### Objective
Find every line in the entries below that contains the word "marina" and copy each one. The match is case-sensitive.

:: Material for this task ::

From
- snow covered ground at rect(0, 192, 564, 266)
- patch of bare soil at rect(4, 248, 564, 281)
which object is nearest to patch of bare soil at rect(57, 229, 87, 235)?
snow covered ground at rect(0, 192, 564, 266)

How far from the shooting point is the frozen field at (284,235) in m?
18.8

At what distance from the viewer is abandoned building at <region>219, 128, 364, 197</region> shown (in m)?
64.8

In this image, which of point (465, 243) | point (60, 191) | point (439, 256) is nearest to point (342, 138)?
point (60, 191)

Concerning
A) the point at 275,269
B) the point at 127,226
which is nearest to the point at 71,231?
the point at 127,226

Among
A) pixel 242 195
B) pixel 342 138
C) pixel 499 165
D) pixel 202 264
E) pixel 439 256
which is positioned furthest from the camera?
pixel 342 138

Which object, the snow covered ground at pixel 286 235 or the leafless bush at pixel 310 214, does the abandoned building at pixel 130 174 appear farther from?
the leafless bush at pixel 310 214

:::
:: Material for this task ::

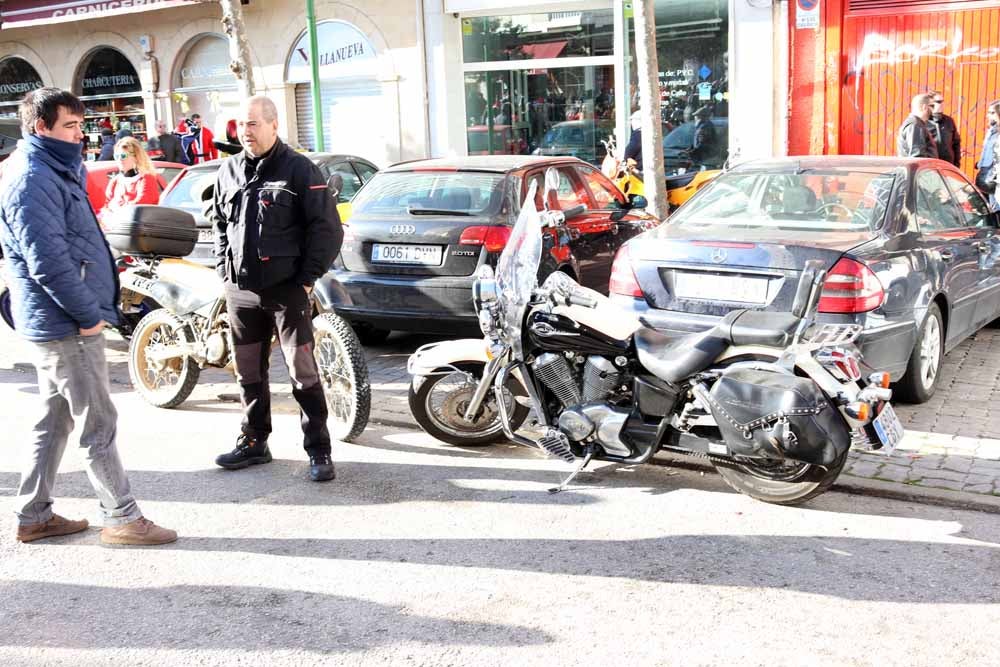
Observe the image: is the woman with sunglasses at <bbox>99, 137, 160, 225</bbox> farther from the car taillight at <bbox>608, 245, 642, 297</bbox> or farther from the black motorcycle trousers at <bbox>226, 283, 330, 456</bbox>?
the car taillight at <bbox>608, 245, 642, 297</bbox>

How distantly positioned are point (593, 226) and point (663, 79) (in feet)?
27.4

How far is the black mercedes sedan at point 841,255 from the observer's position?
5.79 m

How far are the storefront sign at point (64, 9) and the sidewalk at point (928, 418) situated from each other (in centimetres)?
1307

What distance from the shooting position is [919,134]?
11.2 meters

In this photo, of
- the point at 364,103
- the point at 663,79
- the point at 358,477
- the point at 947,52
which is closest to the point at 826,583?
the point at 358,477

:::
:: Material for this task ::

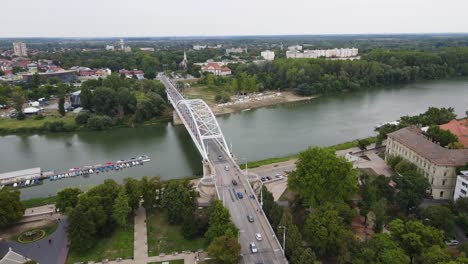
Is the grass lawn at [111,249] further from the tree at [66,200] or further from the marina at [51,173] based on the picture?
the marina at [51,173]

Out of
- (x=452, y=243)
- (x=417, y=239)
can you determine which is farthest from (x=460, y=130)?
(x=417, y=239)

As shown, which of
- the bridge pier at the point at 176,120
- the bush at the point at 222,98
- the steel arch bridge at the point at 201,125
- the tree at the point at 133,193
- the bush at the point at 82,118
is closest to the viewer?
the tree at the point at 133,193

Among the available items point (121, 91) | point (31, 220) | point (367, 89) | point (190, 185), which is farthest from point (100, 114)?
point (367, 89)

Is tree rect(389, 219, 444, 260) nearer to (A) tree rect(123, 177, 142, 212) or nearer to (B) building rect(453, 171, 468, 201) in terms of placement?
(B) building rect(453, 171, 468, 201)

:::

### Result for this task
Is the grass lawn at [111,249] further from the tree at [66,200] or further from the marina at [51,173] based on the picture?
the marina at [51,173]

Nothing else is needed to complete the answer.